### What is being asked
Select every line in the items below that contains the string "blue". Case matters, so a line counts only if its letters match in uppercase and lowercase.

** Begin **

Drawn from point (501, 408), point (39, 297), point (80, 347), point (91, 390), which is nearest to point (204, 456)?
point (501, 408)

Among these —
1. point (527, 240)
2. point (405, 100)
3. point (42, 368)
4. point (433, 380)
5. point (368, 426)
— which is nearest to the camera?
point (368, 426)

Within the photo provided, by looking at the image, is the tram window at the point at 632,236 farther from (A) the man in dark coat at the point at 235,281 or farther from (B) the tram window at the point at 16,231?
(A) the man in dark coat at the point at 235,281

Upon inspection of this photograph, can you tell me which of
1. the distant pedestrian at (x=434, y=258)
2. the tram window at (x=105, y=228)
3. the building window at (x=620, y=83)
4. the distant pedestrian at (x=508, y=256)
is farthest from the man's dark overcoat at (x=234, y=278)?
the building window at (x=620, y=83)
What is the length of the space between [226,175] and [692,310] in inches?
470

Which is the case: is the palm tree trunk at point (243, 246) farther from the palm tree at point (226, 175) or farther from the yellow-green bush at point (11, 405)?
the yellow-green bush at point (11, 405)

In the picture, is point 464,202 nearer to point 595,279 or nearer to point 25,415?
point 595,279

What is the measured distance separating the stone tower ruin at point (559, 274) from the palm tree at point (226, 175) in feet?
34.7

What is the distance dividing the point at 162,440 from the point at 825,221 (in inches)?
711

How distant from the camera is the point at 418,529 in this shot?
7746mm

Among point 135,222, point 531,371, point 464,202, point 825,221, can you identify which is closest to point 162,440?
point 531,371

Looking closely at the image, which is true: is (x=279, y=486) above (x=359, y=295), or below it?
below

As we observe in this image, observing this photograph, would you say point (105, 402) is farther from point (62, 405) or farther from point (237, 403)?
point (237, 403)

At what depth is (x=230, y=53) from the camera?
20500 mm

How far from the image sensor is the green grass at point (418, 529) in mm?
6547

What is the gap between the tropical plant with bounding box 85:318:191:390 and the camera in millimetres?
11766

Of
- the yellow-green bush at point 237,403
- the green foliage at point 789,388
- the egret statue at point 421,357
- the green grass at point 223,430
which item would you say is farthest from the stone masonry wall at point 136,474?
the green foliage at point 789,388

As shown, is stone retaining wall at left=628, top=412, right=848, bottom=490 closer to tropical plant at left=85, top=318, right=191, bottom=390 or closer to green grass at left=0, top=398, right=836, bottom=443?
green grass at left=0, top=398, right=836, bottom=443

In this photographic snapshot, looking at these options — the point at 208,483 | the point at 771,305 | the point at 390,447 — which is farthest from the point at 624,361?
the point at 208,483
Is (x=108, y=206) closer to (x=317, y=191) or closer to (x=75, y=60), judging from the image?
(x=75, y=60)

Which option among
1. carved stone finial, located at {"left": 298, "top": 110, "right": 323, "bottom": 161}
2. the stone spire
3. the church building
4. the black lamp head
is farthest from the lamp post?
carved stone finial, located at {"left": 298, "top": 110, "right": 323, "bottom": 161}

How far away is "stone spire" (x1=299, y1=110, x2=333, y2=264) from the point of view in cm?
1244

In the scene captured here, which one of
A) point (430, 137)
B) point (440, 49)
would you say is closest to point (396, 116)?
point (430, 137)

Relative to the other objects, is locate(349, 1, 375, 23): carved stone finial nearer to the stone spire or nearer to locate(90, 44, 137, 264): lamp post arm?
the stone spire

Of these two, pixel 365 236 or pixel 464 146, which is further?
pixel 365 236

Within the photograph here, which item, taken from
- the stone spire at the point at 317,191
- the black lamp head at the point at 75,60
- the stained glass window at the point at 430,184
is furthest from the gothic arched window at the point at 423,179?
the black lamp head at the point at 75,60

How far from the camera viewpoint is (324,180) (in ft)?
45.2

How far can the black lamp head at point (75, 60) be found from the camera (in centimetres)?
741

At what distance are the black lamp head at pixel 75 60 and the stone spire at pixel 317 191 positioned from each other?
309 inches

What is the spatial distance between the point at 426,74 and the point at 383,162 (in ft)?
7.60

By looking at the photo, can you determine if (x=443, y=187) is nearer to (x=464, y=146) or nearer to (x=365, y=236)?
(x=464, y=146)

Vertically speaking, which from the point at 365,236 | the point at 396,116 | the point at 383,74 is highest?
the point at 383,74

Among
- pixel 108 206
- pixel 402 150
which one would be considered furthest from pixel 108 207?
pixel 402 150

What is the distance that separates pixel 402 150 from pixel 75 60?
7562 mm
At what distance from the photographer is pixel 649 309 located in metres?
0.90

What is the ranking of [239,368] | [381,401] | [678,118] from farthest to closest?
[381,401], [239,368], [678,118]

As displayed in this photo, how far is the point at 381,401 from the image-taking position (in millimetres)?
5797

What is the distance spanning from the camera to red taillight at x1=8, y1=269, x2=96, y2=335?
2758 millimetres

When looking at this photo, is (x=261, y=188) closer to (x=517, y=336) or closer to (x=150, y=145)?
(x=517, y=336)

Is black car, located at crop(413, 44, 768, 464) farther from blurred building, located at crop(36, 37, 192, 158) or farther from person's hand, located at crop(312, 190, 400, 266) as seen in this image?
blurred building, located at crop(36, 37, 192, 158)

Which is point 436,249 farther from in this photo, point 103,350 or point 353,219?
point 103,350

** End **
** Begin **

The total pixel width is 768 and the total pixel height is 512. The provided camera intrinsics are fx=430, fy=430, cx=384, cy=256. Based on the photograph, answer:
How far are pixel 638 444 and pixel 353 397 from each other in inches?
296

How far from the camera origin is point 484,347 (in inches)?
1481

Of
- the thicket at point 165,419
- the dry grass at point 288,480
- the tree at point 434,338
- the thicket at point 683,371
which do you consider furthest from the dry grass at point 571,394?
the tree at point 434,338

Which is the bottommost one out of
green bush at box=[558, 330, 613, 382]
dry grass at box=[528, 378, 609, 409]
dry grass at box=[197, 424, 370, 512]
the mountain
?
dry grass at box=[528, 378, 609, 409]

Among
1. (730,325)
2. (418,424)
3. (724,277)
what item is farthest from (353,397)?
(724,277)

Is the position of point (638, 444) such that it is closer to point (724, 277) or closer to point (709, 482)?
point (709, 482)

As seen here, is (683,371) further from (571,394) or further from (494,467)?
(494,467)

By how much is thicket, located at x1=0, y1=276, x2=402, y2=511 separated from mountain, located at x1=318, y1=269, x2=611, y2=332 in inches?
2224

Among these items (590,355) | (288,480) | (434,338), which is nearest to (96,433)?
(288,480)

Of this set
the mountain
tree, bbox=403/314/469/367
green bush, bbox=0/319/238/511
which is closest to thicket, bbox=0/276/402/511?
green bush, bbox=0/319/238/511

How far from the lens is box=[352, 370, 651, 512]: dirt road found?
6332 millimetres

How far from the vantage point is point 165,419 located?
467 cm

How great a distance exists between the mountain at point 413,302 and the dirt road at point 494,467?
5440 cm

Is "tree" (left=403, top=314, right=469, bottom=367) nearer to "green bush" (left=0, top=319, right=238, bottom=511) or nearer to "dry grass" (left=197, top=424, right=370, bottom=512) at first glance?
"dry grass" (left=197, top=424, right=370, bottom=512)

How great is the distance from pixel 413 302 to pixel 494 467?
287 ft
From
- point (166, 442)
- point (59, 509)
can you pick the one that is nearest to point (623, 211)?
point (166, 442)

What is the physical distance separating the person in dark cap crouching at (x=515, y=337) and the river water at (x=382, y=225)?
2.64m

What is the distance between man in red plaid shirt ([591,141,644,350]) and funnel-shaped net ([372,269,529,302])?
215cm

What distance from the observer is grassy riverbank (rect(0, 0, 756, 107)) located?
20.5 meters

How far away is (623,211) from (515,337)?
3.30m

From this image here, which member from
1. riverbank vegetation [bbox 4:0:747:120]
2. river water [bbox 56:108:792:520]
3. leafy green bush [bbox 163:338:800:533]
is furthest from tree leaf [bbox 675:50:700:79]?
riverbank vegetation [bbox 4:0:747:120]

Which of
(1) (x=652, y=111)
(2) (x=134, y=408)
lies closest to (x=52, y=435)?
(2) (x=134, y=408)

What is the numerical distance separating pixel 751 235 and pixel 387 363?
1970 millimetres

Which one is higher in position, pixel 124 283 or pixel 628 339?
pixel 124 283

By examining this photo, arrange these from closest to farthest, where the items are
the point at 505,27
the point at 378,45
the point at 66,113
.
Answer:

** End **
** Begin **

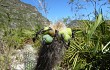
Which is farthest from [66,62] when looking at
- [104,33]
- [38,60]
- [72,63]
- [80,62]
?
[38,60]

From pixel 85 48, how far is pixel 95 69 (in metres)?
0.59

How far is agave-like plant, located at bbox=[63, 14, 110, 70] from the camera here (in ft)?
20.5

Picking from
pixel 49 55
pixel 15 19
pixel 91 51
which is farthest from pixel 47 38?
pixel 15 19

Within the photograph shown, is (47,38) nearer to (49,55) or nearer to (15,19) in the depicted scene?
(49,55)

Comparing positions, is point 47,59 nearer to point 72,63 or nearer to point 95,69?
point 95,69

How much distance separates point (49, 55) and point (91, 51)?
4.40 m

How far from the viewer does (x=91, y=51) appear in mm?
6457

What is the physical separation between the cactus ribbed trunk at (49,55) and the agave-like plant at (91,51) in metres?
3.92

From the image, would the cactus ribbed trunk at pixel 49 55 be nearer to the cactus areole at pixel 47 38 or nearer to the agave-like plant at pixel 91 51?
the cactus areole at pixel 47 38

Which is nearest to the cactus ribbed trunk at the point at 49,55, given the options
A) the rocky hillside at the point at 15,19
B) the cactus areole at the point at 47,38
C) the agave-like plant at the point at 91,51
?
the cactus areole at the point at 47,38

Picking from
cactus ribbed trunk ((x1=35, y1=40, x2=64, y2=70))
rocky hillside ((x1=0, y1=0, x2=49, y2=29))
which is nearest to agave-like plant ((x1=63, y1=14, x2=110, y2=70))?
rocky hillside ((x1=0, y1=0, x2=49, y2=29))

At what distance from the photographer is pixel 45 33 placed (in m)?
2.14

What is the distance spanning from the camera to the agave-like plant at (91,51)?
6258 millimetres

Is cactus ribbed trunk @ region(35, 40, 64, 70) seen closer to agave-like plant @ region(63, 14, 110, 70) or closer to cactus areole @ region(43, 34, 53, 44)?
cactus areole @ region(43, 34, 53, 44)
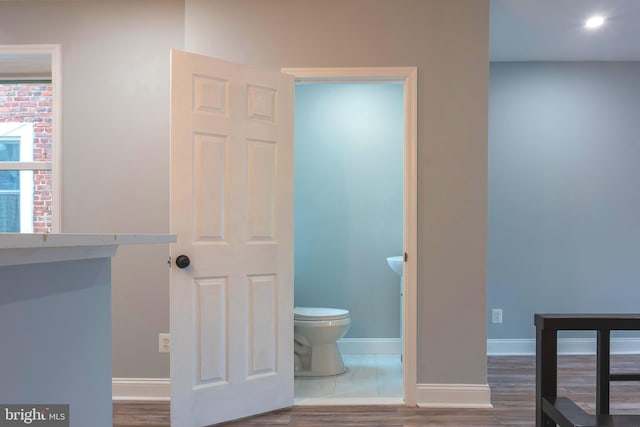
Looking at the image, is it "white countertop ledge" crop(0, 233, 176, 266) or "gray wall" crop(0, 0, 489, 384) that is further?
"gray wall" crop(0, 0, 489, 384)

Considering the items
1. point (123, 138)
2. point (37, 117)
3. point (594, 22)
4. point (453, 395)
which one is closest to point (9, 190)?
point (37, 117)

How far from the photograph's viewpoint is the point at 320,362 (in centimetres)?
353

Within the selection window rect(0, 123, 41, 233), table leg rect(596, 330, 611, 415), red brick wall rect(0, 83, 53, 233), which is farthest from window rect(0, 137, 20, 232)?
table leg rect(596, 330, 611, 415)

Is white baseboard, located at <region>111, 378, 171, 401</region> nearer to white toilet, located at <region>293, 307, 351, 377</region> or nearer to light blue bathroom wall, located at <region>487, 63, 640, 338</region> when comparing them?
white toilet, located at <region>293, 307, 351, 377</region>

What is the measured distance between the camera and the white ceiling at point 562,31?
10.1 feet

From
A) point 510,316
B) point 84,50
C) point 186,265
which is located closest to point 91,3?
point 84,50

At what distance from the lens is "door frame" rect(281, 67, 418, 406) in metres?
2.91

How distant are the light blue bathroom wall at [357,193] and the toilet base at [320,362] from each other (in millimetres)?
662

** End **

### Answer
Is white baseboard, located at <region>111, 378, 171, 401</region> nearer to white toilet, located at <region>293, 307, 351, 377</region> or nearer to light blue bathroom wall, located at <region>487, 63, 640, 338</region> when comparing them?
How distant are the light blue bathroom wall at [357,193] and the toilet base at [320,362] from each other (in millimetres)?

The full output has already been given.